Sunday, November 18, 2012

In Love with Marriage

Mrs. Kimble by Jennifer Haigh is the story of a man, Ken Kimble, told through the eyes of his three successive wives.  The first, Birdie, was Ken's choir student when he taught at her Bible college in the 1960s.  When Ken leaves, Birdie's life starts a downward spiral, which eventually leads her to a night in a dirty bar straight out of Revolutionary Road by Richard Yates. In walking away from Birdie, Ken is also walking away from his two children with her, Charlie and Jody.  The next wife, Joan, is older than Birdie, and richer.  For her, Ken forgets his past as a minister, and suddenly becomes a Jewish Realtor.  The third wife, Dinah, is a few years older than Birdie was when Ken married her, but the gap in ages between Dinah and Ken, and the way he treats her as an accessory, leave Dinah feeling "like the punch line to a dirty joke."

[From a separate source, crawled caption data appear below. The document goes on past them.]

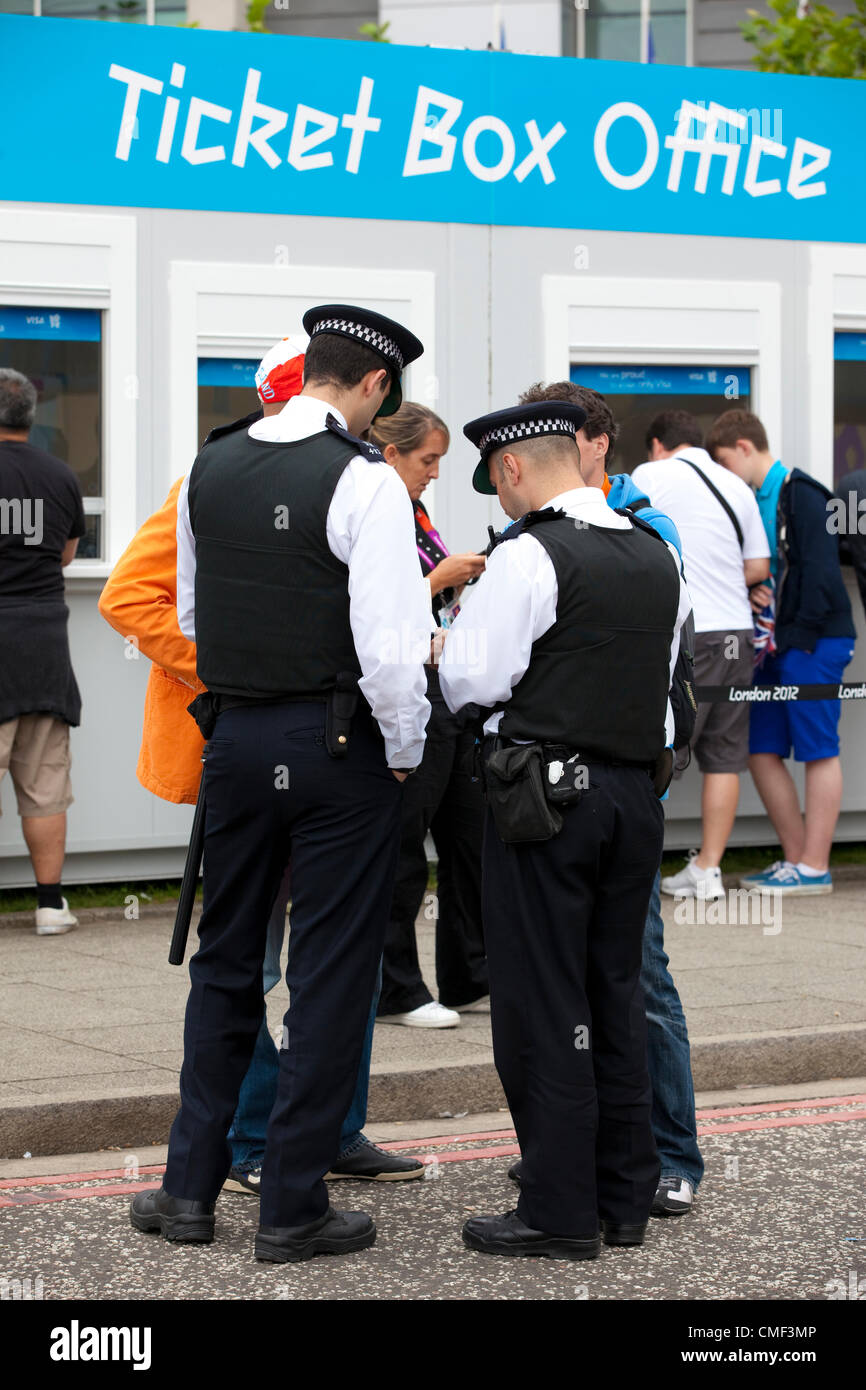 London, UK. Wednesday 1st August 2012. Police assist the queues of London Olympic Games 2012 spectators at ExCel Stock Photo
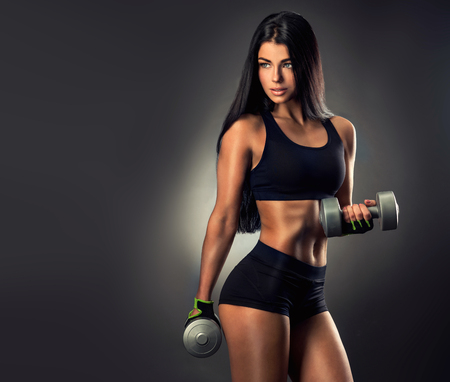 Beautiful fitness woman lifting dumbbells . Fitness sporty woman showing her well trained body. 版權商用圖片 - 62540841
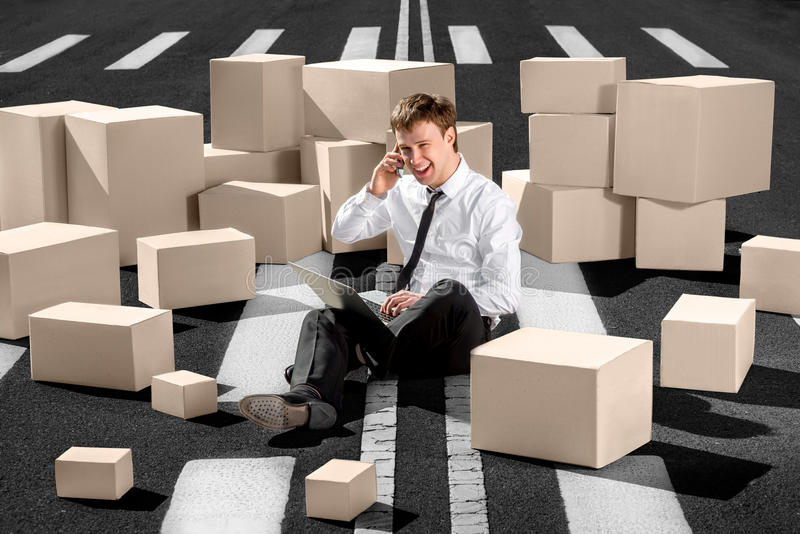 Confident and successful businessman sitting on the road and speaking phone working with laptop surrounded with boxes on the road stock photos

The author describes Ken Kimble as a "serial husband", who is somehow able to convince each of his wives that he is exactly what she needs.  That Kimble can accomplish that is something of a feat, as one apparently needed a Christian minister and one would only marry a Jewish businessman.  Haigh maintains that Kimble is not a sociopath, and his wives are not victims.  While he may not be sociopathic, Kimble is absolutely a big fat liar, with no feeling for anyone other than himself.

We are only told about three Mrs. Kimbles, but at the end I was left wondering if there were any more.  When Ken married Birdie, he was already in his thirties, which seems old for a first marriage, for a man so much in love with getting married.

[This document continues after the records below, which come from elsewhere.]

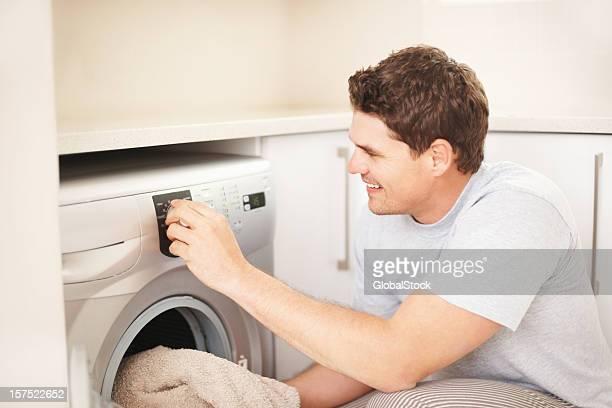 Hombre de mediana edad ropa de carga de la máquina de lavado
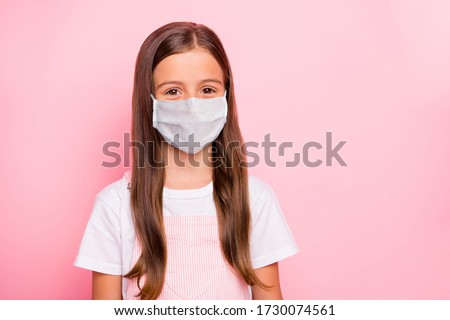 Closeup photo of little cute lady keep self-isolation wear fabric mask rose overall white t-shirt isolated pink background
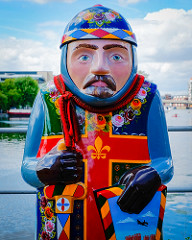 baron statue with a cross on chest . very colourful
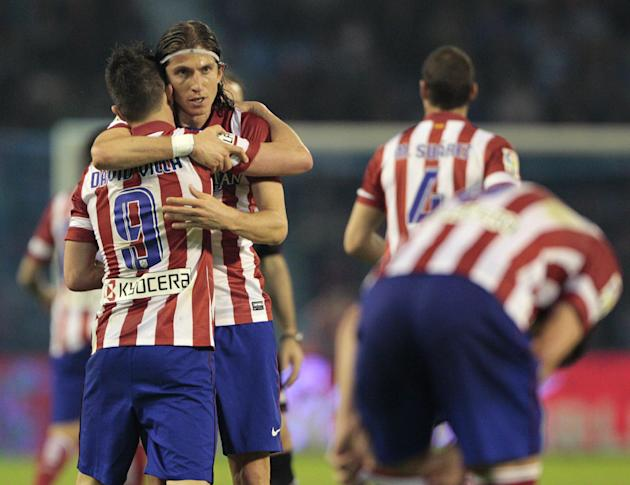 Atletico's David Villa, left, celebrates after scoring the first goal against Real Club Celta with teammate Atletico's Filipe Luis from Brazil during a Spanish La Liga soccer agains Real Club
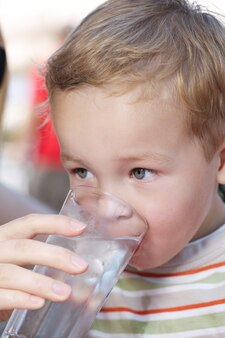 Kleiner junge drinkng ein glas süßwasser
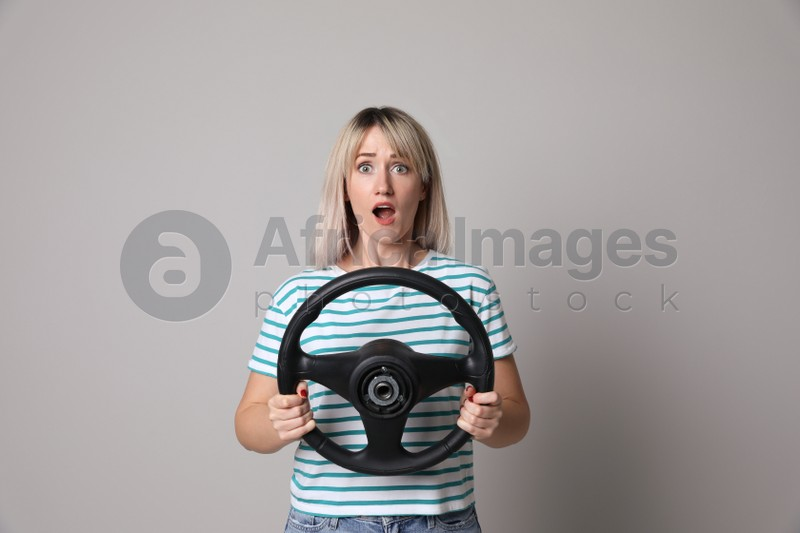 Emotional woman with steering wheel on grey background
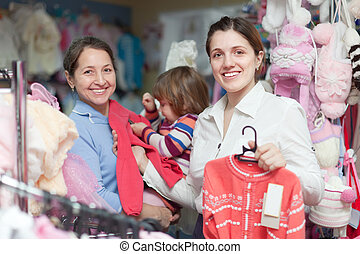 Two women and child at clothes store - Two women and child...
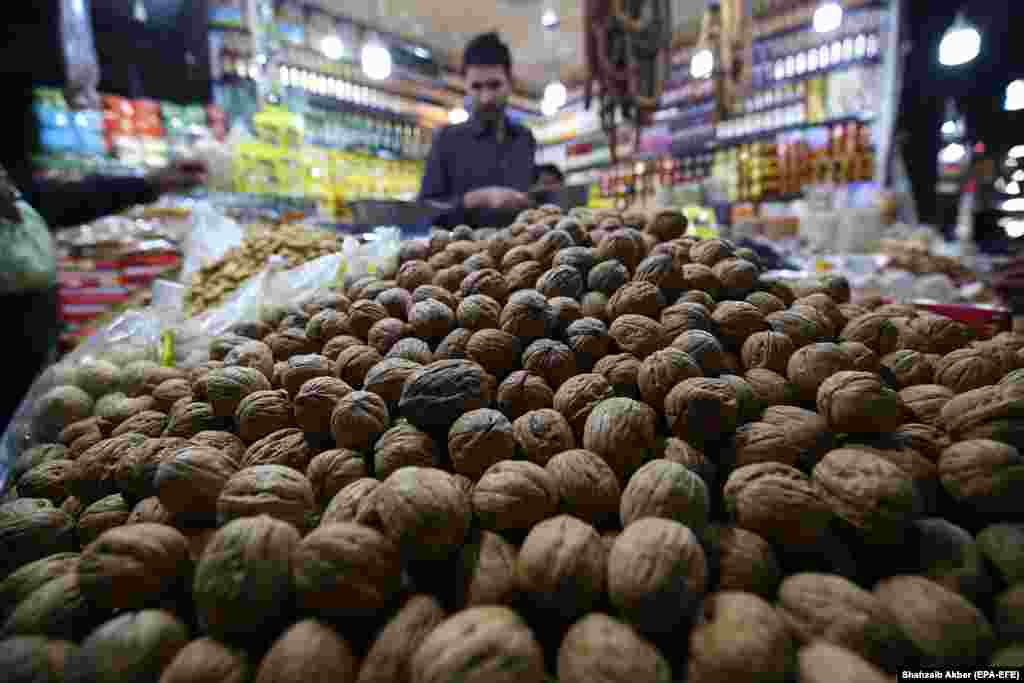 A man sells dried nuts and fruit at his shop in Karachi, Pakistan. (epa-EFE/Shahzaib Akber)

This book sat unread in my nightstand for years.  As such, it is fitting that it is the final book for the Off the Shelf Challenge.  When I picked it up, I thought that there was some connection between Mrs. Kimble and The Hours by Michael Cunningham.  Specifically, I had the notion that this book was supposed to expand on Cunningham's character, Mrs. Brown.  Birdie and Mrs. Brown are cut from a similar cloth, and would probably be great friends, but I can't find any indication that this was intentional.  I think that my idea may have come from the cover of Mrs. Kimble, which shows dresses that three different women would wear.  These are obviously for the three different Mrs. Kimbles, but they actually would fit the three women in Cunningham's novel just as well.